> Document section

-- -- --

Differentiates expr with respect to the literal lit and puts the result in dest. The operands must be polynomials or tensors with polynomial coordinates, and have the same type.

@deftypefn{}: int mref_move_lit (mref_t dest, mref_t tensor, mref_t l1, mref_t l2)

Renames all occurences of the tensorid l1 in tensor with l2, maybe causing a contraction if the tensor already contains l2. The operands must have types ST_TENSOR and ST_LITERAL. If the tensor doesn't contain the first literal, an error is returned. This function is similar to mref_subs() but must be different, for namespace reasons, since the same literal could be used both as a tensorid and as a polynomial indeterminate.

3.5 Handling run-time errors

We have already seen how most mref functions return a negative value when an error occurs. However, it is tedious (and error-prone) to test all return values, so other mechanisms exist.

The mnode layer, in the case of an error, returns a mnode of the special type ST_VOID, which contains the error number and the name of the routine where it occurred. The mref layer detects this condition, calls the error handler with two arguments and (unless this handler caused the program to abort) returns -errno to the caller. This handler is declared in the `saml.h' header file as follows:

extern void (*saml_error_handler) (int reason, const char* where)

The library provides three error-handlers as examples, but the user can install his own. Here they are:

@deftypefn{}: void saml_default_ehandler (int, const char *)

The default handler; displays an error message on standard error and increments the global variable saml_errors.

@deftypefn{}: void saml_fatal_ehandler (int, const char *)

Displays an error message on standard error and aborts. This certainly prevents the error from propagating...

@deftypefn{}: void saml_silent_ehandler (int, const char *)

Increments the global variable saml_errors. This is useful when you expect errors (for example, to verify user-supplied data) and you'd like to print a more informative error message; this is what factorint(1) does to detect malformed numbers.

Objects of type ST_VOID (uninitialized variables and run-time errors) are also handled in a special way by the mnode dispatcher. When a mref function takes several arguments and these arguments have conflicting types, the dispatcher will return a "type mismatch" error unless one of the arguments has type ST_VOID; in this case, this argument will be the return value. In other words, errors will be propagated without alteration (unless they meet another error, then we'll have to drop one of them). This behaviour is similar to NaN for floating-point numbers: errors are "sticky" and can't disappear.

3.6 Error codes

`SE_ERROR'

General error. The least informative error message.

`SE_WR_TYPE'

Wrong type. Some operand didn't have the expected type for the operation.

`SE_WR_SIZE'

Wrong size. One of the operands is an array whose size is not what was expected. Also returned when you try to create an array with a negative size.

`SE_TCONFL'

Type conflict. By design, SAML only allows you to combine elements of the same type, and get a result of the same type (up to a few exceptions). This error is usually raised by the mnode layer, not by the type-specific code, but there are exceptions.

`SE_SCONFL'

Size conflict. The operands are arrays, but their sizes don't match. For example, you can't add two matrices of different dimensions.

-- -- --

> Things to do
1/ List every error code named in the SAML documentation.
2/ According to the SAML documentation, which header file declares the error handler?
3/ Write out the part of the SAML documentation that begins at the words "Objects of type" and stops after "informative error message.".

-- -- --

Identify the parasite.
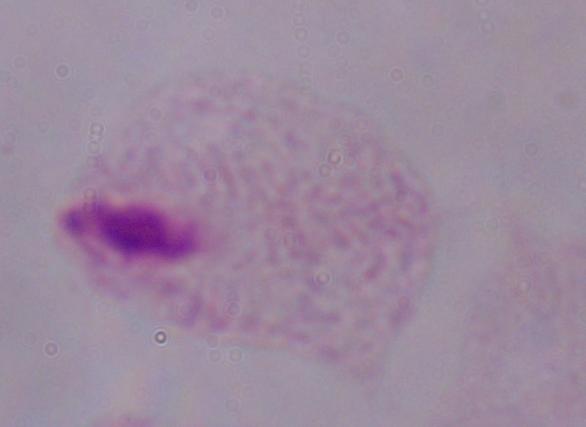

This is a trichomonad.

Summary:
  - Modality: micrograph
  - Magnification: 1000x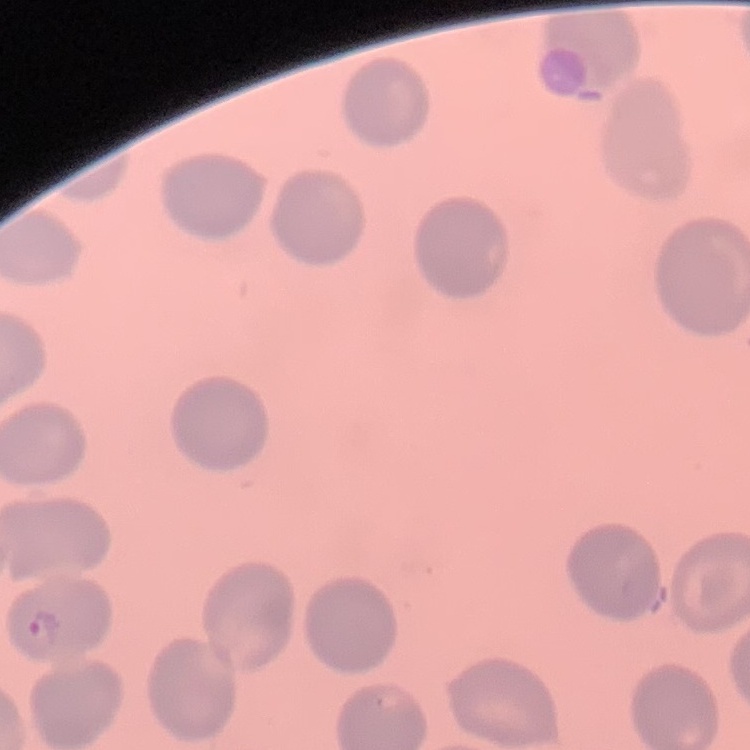

red blood cell morphology = no rouleaux formation
preparation = thin peripheral smear
image type = square crop of a larger photomicrograph
stain = Field's or GiemsaIdentify the cell.
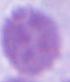

This is an erythrocyte.

{
  "modality": "photomicrograph",
  "magnification": "1000x"
}Assess this cell for malaria.
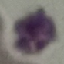

It is uninfected.

{
  "capture": "smartphone through the microscope eyepiece",
  "stain": "Giemsa",
  "image_type": "automatically extracted cell patch, resized to 64 × 64 pixels",
  "preparation": "thin blood film"
}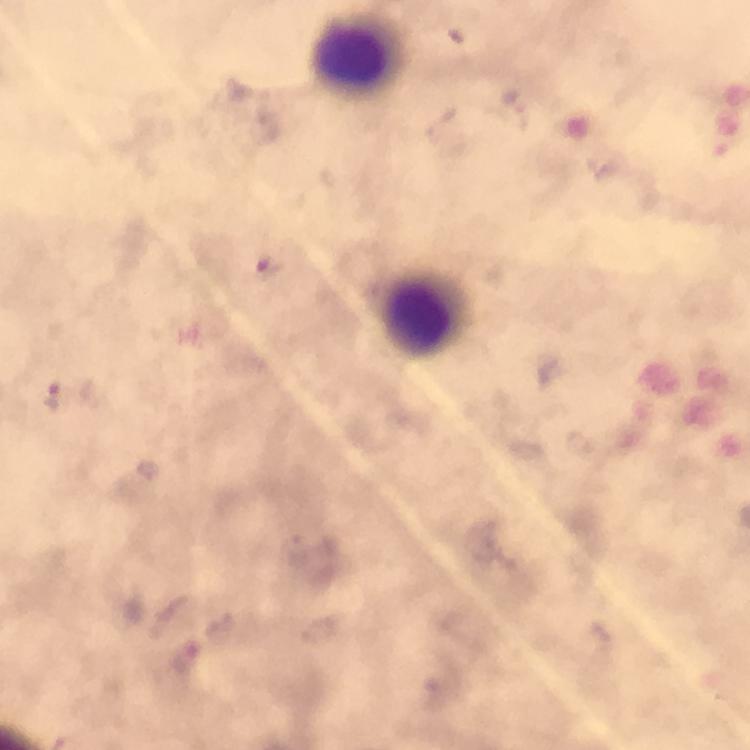
Approximate centers as {x, y} in pixels.
Summary:
  - Leukocyte locations: {353, 55}, {421, 315}
  - Preparation: thick smear
  - Image size: 750×750 pixels
  - Context: from a malaria diagnostic workup
  - Stain: Giemsa
  - Cropped from: a single field of view
  - Immersion oil: used
  - Plasmodium parasites: none seen
  - Magnification: 100x
  - Capture: smartphone photograph through a microscope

-- -- --

> Answer set
1/ SE_ERROR, SE_WR_TYPE, SE_WR_SIZE, SE_TCONFL, SE_SCONFL

2/ saml.h

3/
Objects of type ST_VOID (uninitialized variables and run-time errors) are also handled in a special way by the mnode dispatcher. When a mref function takes several arguments and these arguments have conflicting types, the dispatcher will return a "type mismatch" error unless one of the arguments has type ST_VOID; in this case, this argument will be the return value. In other words, errors will be propagated without alteration (unless they meet another error, then we'll have to drop one of them). This behaviour is similar to NaN for floating-point numbers: errors are "sticky" and can't disappear.

3.6 Error codes

`SE_ERROR'

General error. The least informative error message.